Search code examples
pythoninstallationgoogle-colaboratoryrdkit

Why do we have to append path for Rdkit in Google Colab


!chmod +x Miniconda3-py37_4.8.3-Linux-x86_64.sh
!time bash ./Miniconda3-py37_4.8.3-Linux-x86_64.sh -b -f -p /usr/local
!time conda install -q -y -c conda-forge rdkit

import sys
sys.path.append('/usr/local/lib/python3.7/site-packages/')

In this code why do we have to append the path after rdkit is installed?

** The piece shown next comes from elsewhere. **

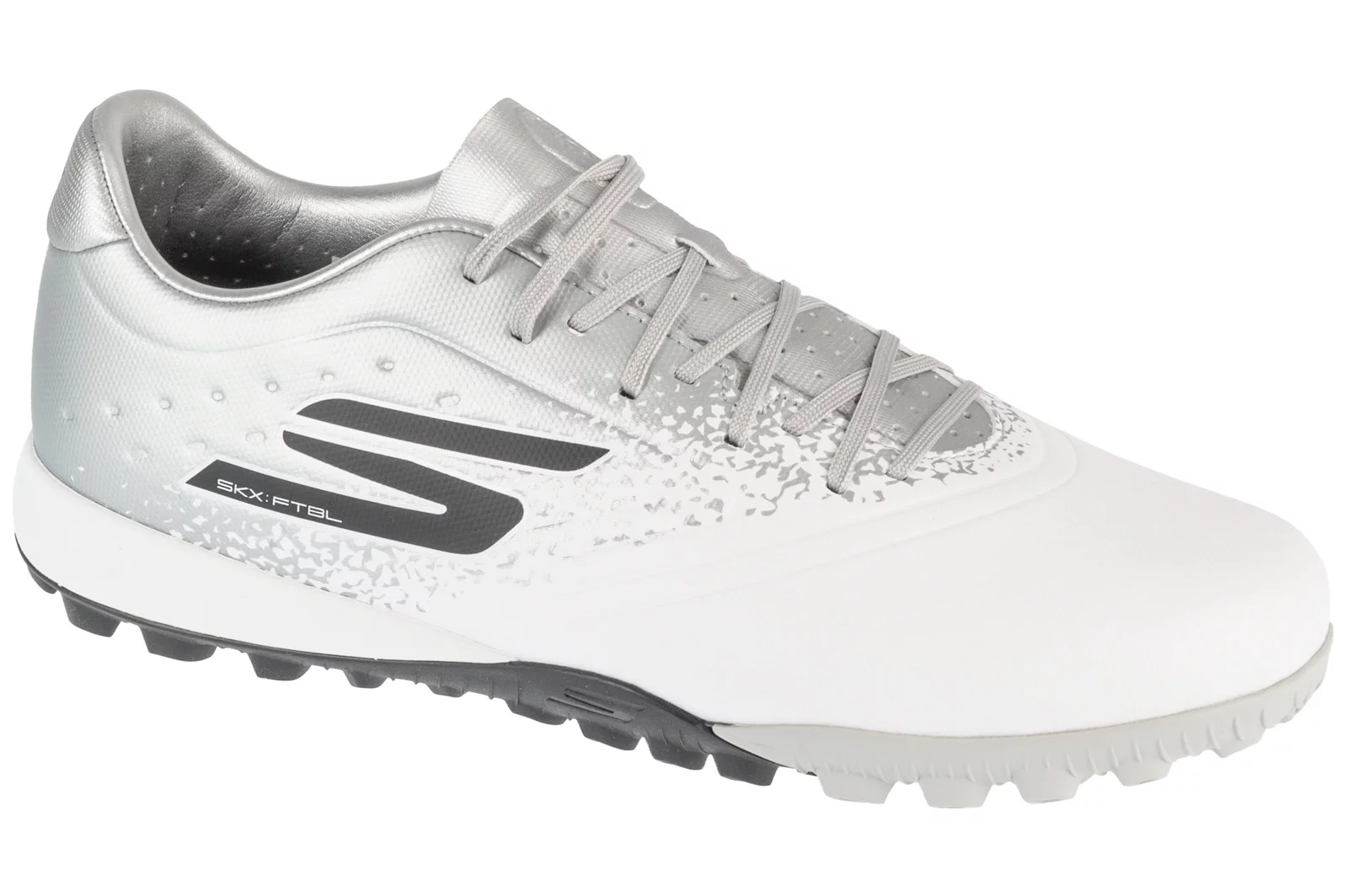 Skechers Razor 1.5 Academy TF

i.e. sys.path.append('/usr/local/lib/python3.7/site-packages/')


Solution

  • Upon starting a Python interpreter, a list of all the directories it will use to search for modules when importing is created. You can access this from the variable sys.path. If you run this in colab you can see where Python is searching for modules.

    import sys
    sys.path
    
    >>> ['',
    '/env/python',
     '/usr/lib/python36.zip',
     '/usr/lib/python3.6',
     '/usr/lib/python3.6/lib-dynload',
     '/usr/local/lib/python3.6/dist-packages',
     '/usr/lib/python3/dist-packages',
     '/usr/local/lib/python3.6/dist-packages/IPython/extensions',
     '/root/.ipython']
    

    The issue is that conda will install packages to a directory not included in sys.path ('/usr/local/lib/python{pyversion}/site-packages/'), so Python will not be able to locate packages installed by conda. This is simple to resolve simply by appending the path to sys.path. Now Python knows where to look for the package, in this case RDKit. Notice we can validate that this is the case by looking where rdkit is installed:

    sys.path.append('/usr/local/lib/python3.7/site-packages/')
    
    import rdkit
    rdkit.__file__
    
    >>> /usr/local/lib/python3.7/site-packages/rdkit/__init__.py 
    

    Also note that the directories in sys.path are searched in order stopping when module is first found. So when installing a package through conda that is already provided by colab, the colab version will take priority.